Under Petrenko, a deep, muscular and forward sound emerged from the Berliners, but not at the expense of levity when needed. This was evident in Dvořák’s Symphony no. 7 in D minor, a journey through various moods that can seem maudlin without a unifying sense of structure. Petrenko took the Allegro maestoso and Finale at full tilt, anchored by an insistent string tone that he maintained at a high volume that never turned overbearing. This was Dvořák the tragedian, beginning and ending in bursts of darkness. Yet the inner movements dripped with stirring detail, especially in the lush horn solos played by Yun Zeng in the Poco adagio and the delicate woodwind sonorities. The Scherzo was bright and feathery – a momentary reprieve before funereal despair crept back in. Petrenko’s Seventh felt as if it encapsulated life itself: sadness and joy coexisting on the same plane.
The brilliant cohesion of the Berliners was also on display in the concert’s opening work, Rachmaninov’s The Isle of the Dead.

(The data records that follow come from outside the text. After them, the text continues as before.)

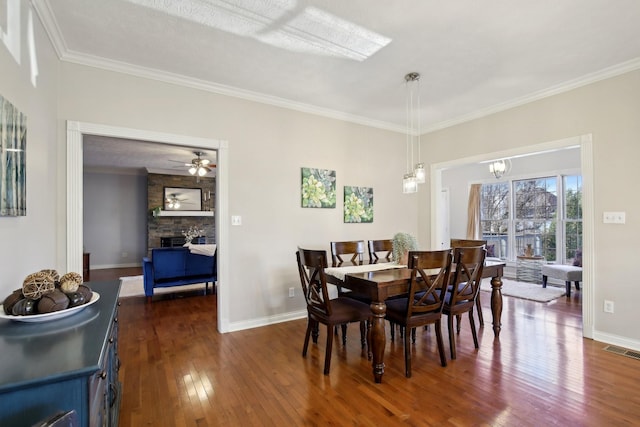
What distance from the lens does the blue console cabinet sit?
2.91 feet

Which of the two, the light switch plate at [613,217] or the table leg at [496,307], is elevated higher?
the light switch plate at [613,217]

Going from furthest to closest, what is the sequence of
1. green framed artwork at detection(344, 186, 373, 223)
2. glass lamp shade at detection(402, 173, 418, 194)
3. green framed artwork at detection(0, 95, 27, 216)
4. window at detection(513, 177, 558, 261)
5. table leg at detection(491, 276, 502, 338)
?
window at detection(513, 177, 558, 261)
green framed artwork at detection(344, 186, 373, 223)
table leg at detection(491, 276, 502, 338)
glass lamp shade at detection(402, 173, 418, 194)
green framed artwork at detection(0, 95, 27, 216)

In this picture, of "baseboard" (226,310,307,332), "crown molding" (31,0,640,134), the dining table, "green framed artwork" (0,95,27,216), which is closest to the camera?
"green framed artwork" (0,95,27,216)

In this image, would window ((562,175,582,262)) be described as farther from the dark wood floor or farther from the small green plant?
the small green plant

Petrenko controlled volume as if simply turning a dial up or down – the brilliance of German engineering on display. But neither his persona nor the playing ever seemed martinet-like. The hush of the opening bars created a mood of foreboding danger, a sense of impending doom that only grew as the music worked its way to a crashing climax. The strings carried the day with a wine-dark tone, especially the synchronously bowing violas, whose sound seemed to emerge from the pits of the earth. Again, though, Petrenko never shunted detail: weighty brass, charging timpani and spindly harp came across with the same gravity here.